**CONSIGNES:**
1. Dans le texte sur l'exploitation du renseignement, pour quelle raison le besoin s'est-il fait ressentir de recourir aux fondements théoriques de la fonction renseignement ? Répondez en une à trois phrases.
2. Prolongez, s'il vous plaît, le texte sur l'exploitation du renseignement à partir de sa dernière phrase.

**TEXTE EXTRAIT:**
Le cycle de l’information et la capitalisation des connaissances, au service de la
fonction stratégique « connaissance et anticipation » : étude théorique, développements
méthodologiques et applications pratiques du concept de banque de connaissances.
fonction stratégique « connaissance et anticipation » : étude théorique, développements
méthodologiques et applications pratiques du concept de banque de connaissances.
C'est sous ce titre et sous-titre que j'ai théorisé toute mon expérience de l'exploitation du renseignement, dans une thèse soutenue il y a un peu plus d'un an pour obtenir le grade de Docteur de l'Université Polytechnique Hauts-de-France (laboratoire DeVisu), en Sciences de l'Information et de la Communication. L'ouvrage complet ainsi qu'une vidéo de ma soutenance sont accessibles à partir de l'onglet "Mes publications" de ce blog. Je vous livre ici un résumé de 4 pages (également accessible à partir de l'onglet "Mes publications" / Thèse / Résumé long) réalisé après relecture plus d'une année après sa publication.
Afin de légitimer une
approche des systèmes d’information plus documentaire que technologique bien
peu en accord avec l’air du temps, le besoin impérieux s’est fait ressentir,
après une longue pratique professionnelle de l’exploitation du renseignement,
de faire appel aux fondements théoriques de la fonction renseignement et de son
exploitation. Là où l’époque moderne semble n’envisager le progrès qu’à la
lorgnette des capacités quasi infinies de la technologie, l’approche adoptée,
qui se fonde sur des millénaires d’expérience du medium documentaire, se
veut résolument innovante. Elle est en effet encore trop peu reconnue pour être
mise en œuvre à grande échelle de manière opérationnelle par le renseignement
ou toute autre organisation confrontée au difficile problème de maîtrise d’une
information devenue surabondante. Dans notre société dite "de
l’information", l’exploitation du renseignement est au cœur des
bouleversements qui semblent ne pas cesser d’agiter la discipline consacrée à
la maîtrise de cette matière première essentielle.

[Enregistrements issus d'une source de données]
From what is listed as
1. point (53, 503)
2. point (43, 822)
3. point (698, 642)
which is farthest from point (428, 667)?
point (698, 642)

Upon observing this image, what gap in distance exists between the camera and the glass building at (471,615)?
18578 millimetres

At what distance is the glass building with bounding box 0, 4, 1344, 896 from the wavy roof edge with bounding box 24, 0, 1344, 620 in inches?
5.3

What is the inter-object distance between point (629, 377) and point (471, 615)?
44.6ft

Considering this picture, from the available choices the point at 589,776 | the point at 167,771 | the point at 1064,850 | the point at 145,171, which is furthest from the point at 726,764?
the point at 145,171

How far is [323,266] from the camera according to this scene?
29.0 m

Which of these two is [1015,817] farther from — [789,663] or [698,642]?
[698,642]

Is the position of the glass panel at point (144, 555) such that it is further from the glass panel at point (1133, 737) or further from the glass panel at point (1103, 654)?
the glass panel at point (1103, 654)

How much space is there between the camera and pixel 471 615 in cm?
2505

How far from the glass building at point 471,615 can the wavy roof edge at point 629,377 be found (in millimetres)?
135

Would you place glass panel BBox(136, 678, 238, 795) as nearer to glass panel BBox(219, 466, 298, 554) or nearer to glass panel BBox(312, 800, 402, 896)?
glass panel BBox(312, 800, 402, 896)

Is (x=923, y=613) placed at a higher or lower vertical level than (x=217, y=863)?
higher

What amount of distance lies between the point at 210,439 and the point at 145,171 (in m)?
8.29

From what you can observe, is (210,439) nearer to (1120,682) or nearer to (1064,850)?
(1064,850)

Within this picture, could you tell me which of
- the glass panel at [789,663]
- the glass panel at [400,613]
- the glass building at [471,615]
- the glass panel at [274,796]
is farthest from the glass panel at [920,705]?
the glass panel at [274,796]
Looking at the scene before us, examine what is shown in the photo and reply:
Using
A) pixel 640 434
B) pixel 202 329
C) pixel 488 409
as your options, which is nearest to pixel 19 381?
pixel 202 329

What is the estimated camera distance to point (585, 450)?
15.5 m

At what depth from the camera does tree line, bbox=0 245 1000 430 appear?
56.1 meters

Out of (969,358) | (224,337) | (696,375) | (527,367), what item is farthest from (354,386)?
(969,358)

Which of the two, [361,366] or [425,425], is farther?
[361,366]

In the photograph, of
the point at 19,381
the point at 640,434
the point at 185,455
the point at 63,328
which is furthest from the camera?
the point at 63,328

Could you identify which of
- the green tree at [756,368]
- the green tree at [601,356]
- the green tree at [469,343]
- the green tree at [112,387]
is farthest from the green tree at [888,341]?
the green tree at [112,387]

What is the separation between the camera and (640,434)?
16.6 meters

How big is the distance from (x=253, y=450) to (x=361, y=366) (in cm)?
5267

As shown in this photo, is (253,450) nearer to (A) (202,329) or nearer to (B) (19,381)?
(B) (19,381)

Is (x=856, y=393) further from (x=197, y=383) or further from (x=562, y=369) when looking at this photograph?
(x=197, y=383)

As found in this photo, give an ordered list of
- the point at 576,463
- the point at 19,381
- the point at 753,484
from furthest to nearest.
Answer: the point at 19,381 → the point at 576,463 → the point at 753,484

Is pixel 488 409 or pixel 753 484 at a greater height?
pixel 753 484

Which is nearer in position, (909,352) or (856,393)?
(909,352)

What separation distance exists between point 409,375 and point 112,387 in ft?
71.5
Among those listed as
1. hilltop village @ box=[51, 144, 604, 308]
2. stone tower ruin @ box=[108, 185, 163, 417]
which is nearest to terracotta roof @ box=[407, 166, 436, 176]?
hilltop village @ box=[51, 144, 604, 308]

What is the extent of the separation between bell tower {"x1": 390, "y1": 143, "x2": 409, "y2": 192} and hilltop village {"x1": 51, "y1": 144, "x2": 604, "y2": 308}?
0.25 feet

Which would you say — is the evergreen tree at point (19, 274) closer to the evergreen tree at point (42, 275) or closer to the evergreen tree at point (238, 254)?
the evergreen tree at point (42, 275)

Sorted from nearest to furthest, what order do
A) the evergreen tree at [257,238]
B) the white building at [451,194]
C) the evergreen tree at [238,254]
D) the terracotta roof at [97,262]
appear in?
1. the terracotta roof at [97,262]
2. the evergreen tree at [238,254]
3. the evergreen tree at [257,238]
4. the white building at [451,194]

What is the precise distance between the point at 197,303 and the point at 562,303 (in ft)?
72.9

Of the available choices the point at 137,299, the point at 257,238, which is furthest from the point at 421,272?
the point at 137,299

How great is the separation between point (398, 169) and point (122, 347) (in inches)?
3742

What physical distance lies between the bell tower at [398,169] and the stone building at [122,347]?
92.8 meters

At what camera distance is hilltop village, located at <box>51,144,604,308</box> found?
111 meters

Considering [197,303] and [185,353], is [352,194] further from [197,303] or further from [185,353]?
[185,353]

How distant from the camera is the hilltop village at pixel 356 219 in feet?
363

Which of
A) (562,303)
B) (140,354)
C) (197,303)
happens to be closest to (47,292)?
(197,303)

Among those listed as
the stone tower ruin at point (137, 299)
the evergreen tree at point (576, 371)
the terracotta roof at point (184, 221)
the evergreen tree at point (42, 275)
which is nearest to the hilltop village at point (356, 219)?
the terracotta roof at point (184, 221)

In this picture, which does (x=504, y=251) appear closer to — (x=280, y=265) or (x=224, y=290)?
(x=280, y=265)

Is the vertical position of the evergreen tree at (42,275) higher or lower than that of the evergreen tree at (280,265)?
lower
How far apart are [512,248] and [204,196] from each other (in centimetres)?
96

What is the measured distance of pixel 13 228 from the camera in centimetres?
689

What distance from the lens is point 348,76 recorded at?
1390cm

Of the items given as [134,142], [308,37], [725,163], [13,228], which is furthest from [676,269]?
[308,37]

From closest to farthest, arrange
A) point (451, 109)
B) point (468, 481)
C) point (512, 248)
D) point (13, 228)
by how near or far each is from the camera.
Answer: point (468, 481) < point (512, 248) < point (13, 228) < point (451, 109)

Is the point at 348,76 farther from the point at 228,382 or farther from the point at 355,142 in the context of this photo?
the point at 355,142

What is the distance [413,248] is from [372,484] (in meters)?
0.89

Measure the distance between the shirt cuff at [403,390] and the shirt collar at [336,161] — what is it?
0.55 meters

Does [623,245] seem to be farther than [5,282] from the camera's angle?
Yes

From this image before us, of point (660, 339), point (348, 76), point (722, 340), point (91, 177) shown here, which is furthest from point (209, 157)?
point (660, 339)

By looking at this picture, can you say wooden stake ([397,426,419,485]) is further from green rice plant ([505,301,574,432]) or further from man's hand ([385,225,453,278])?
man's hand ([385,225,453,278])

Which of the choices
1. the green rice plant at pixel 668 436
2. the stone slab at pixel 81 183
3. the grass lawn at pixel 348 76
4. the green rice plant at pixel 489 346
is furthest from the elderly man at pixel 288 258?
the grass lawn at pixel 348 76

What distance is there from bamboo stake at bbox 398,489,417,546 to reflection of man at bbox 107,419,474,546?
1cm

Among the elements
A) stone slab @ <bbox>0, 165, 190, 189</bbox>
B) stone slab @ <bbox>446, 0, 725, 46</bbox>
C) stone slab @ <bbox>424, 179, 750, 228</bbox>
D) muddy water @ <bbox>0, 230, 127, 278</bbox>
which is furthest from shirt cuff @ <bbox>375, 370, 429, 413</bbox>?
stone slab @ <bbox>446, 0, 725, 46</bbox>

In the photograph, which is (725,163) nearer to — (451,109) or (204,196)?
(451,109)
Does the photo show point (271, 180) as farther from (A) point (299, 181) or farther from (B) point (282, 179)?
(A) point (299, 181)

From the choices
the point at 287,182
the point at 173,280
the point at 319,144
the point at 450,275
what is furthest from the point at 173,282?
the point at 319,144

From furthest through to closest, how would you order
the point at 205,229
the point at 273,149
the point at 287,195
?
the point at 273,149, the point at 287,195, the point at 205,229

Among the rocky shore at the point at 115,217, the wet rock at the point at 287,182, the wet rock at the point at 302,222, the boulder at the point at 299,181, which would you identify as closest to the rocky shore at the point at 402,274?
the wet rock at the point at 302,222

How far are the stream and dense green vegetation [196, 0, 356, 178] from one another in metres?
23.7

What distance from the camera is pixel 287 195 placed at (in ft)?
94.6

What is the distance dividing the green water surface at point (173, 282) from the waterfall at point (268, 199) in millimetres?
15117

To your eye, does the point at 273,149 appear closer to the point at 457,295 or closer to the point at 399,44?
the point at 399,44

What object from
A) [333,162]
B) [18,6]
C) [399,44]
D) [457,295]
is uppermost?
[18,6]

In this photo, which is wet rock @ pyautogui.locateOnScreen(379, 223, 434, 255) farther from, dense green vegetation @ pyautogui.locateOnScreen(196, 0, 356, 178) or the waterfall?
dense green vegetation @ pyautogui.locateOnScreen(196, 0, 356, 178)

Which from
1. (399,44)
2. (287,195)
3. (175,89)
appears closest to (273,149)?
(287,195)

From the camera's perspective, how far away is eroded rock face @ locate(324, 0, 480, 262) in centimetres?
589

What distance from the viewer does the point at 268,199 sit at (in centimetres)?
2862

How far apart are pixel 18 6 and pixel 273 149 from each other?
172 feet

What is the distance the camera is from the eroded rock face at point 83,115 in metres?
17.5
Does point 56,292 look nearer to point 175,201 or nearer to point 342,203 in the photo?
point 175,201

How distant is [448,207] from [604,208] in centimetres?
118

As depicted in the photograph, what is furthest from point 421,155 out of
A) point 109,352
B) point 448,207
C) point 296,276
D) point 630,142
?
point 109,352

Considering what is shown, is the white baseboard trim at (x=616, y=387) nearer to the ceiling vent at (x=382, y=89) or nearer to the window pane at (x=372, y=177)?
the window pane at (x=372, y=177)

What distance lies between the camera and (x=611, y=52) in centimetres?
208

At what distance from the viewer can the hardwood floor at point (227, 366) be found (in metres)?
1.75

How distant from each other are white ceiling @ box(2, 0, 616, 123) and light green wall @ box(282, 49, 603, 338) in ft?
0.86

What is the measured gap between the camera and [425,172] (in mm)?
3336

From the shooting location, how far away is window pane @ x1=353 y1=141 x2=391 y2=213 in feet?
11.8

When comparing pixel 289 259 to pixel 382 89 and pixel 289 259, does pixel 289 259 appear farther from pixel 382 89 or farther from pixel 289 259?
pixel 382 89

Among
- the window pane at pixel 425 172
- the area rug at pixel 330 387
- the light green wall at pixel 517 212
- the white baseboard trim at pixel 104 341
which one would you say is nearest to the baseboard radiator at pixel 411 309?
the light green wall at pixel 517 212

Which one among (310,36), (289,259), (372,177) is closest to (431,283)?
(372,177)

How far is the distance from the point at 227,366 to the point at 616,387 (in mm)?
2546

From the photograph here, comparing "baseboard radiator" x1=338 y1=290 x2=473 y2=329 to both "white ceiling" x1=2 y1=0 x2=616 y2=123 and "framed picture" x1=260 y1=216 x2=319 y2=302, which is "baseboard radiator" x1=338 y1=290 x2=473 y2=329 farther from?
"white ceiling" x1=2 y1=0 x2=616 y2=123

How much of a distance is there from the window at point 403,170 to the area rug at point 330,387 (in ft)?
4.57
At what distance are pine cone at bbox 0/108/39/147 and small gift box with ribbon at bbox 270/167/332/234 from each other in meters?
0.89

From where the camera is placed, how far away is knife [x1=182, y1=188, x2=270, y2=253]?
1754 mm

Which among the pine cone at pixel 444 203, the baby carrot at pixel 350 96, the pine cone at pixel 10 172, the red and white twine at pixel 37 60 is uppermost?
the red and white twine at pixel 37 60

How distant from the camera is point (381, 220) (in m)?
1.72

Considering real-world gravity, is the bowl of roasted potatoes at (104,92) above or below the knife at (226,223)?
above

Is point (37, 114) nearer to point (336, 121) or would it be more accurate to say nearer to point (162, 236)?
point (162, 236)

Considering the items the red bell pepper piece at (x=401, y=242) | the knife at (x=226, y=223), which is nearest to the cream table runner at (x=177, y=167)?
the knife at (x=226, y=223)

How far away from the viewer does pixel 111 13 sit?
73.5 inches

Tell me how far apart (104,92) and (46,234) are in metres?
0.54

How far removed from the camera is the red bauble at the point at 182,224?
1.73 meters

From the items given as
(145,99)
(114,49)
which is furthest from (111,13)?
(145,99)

**RÉSULTATS PAR CONSIGNE:**
1. Ce besoin est apparu afin de légitimer une approche des systèmes d'information plus documentaire que technologique, bien peu en accord avec l'air du temps. Il s'est fait ressentir après une longue pratique professionnelle de l'exploitation du renseignement.

2.
Après un premier état des
lieux s’appuyant sur un aperçu des enjeux du renseignement tout au long de
l’histoire, l’impact du nouvel environnement stratégique, technologique et
culturel sur son exploitation est passé en revue. L’évolution de ces enjeux à
l’ère de "l’infoculture" industrialisée dans laquelle baignent nos
sociétés démocratiques et leurs outils militaires en perpétuelle mutation,
impose en effet d’envisager de nouvelles méthodes de travail destinées à
adapter les grands principes de l’exploitation façonnés et polis à l’épreuve de
l’histoire. La discipline repose sur l’organisation dynamique de connaissances
partagées en réseau, dans une mémoire dont le fonctionnement impose un jeu
collectif qui doit s’accompagner d’un véritable changement de paradigme à la
fois scientifique et stratégique permettant de renouer avec l’anticipation
indispensable à l’action.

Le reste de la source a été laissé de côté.